The essay will be published alongside 30 of the shortlisted entries in The Best Australian Science Writing 2021, NewSouth’s annual collection featuring the finest Australian science writing of the year.
“The Bragg Prize is such an honour. I’m a freelancer and my essays take me many months to research and write, so having my work recognised in this way, by such an esteemed science writing prize, makes me feel like it was all worth it,” Ms Dovey said.
Ms Dovey said she is passionate about reframing outer space environments as part of nature in her writing, so that we can begin to protect and conserve them before they are polluted.
“In ‘Everlasting free-fall’, I want to help people understand exactly what is happening in space so they can begin to think more critically about what is being allowed in one of the last and very precious global commons of humanity.
“Things such as the human right to dark night skies and visible starlight, and the shared commons of orbital space around our planet are so vulnerable to being exploited,” Ms Dovey said.
UNSW Dean of Science Professor Emma Johnston congratulated Ms Dovey on receiving the Bragg Prize.

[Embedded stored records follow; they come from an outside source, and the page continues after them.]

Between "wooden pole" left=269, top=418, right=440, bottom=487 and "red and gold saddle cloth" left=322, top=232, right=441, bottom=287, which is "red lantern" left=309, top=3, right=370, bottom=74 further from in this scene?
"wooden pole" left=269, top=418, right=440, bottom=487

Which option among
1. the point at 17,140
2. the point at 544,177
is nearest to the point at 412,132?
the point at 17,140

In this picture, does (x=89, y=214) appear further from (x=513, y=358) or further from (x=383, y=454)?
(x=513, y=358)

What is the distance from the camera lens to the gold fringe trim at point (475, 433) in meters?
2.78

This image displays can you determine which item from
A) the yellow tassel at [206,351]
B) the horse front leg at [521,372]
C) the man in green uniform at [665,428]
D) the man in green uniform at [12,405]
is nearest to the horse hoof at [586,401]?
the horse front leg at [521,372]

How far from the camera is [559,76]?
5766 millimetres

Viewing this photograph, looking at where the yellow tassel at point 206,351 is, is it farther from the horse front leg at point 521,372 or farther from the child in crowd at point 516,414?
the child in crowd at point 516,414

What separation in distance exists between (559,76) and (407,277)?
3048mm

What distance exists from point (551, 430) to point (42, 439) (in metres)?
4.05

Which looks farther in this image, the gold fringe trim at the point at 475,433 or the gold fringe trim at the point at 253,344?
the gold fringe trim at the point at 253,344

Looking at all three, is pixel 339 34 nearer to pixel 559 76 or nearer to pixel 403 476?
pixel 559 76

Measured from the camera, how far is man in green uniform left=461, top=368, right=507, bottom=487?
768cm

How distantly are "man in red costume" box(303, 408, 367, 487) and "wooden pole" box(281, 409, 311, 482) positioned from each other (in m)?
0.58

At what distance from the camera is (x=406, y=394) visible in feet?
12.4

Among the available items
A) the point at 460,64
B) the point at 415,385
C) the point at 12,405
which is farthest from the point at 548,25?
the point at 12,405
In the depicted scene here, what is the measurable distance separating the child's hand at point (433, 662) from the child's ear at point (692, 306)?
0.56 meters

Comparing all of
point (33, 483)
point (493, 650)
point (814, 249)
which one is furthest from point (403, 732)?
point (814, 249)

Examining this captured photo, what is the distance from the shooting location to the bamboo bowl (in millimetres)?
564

“UNSW Science is proud to support the Bragg Prize and The Best Australian Science Writing 2021 – the one and only Australian anthology of science writing. Ceridwen’s essay is superbly written and thought provoking. Every year I’m truly amazed by the talent and knowledge exhibited by Australia’s science writers.”
Ms Dovey is a fiction writer and essayist based in Sydney. She was awarded the 2020 Bragg Prize and is the first person to win the Prize over two consecutive years.
Jo Chandler and Jackson Ryan were announced runners up of the 2021 Bragg Prize.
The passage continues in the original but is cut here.